Or Galilée était complètement aveugle depuis 1637 ! ! ! Mais l'histoire scientifique ne repose pas seulement sur des témoignages, sur des textes (comme les historiens français l'ont cru au XIX ième parce qu'ils avaient reçu à l'Ecole Normale supérieure une formation exclusivement littéraire).

A côté des témoignages volontaires, il y a des vestiges, « documents involontaires que sans préméditation le passé a laissé tomber le long de sa route », monnaies, poteries, édifices : d'où l'utilité des sciences auxiliaires, archéologie, numismatique.

Marrou (in « De la connaissance historique ») écrit : « Grâce au progrès de la documentation accumulée et exploitée par nos sciences auxiliaires, grâce aux monnaies, aux inscriptions, aux papyrus, nous pouvons aujourd'hui connaître Tibère, Claude ou Néron par bien d'autres voies que les Annales de Tacite ».

C'est ainsi que les « tables claudiennes » de Lyon exhumées par l'archéologie nous ont conservé le texte authentiques d'un discours de l'empereur Claude.

On peut confronter cette inscription avec le discours tel qu'il est rapporté par Tacite.

Tacite (comme l'a montré Carcopino) avait le texte authentique sous les yeux et l'a quelque peu transformé avec ses préjugés sénatoriaux.

Ainsi du même coup nous rétablissons le discours de Claude en sa vérité et nous avons des lumières sur le point de vue de Tacite. Mais la reconstruction du passé présente inévitablement d'énormes lacunes.

Ce ne sont pas nécessairement les documents les plus importants qui se sont conservés.

Certains documents demeurent inaccessibles ( La compagnie de Jésus ne livre pas ses « Collections au profane », la Banque de France ne permet pas aux historiens du Premier Empire de consulter ses registres).

D'autres documents sont perdus, détruits.

Alain disait : « Un document est un vieux papier que la dent des rats, la négligence des héritiers, les flammes de l'incendie...

les exigences de la chaise percée ont épargné par hasard ! ». Mais de toute façon l'esprit critique ne suffit pas pour révéler le fait historique.

L'esprit critique, dit Marrou, peut nous empêcher de communiquer avec une époque passée.

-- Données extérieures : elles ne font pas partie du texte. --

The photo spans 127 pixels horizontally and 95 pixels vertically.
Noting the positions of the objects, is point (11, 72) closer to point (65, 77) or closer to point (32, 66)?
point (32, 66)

L'attitude des historiens positivistes ressemblerait trop à celle que prête Stendhal à ses personnages (« je suppose toujours que la personne qui me parle veut me tromper »).

Marrou demande à l'historien « sympathie » et « amitié » pour les témoins qu'il convoque à son tribunal (« on ne peut connaître personne sinon par l'amitié », dit Augustin).

Pour faire un travail d'histoire religieuse, il faut avoir fait soi-même l'expérience de la vie spirituelle et ne pas être dépourvu de sens religieux.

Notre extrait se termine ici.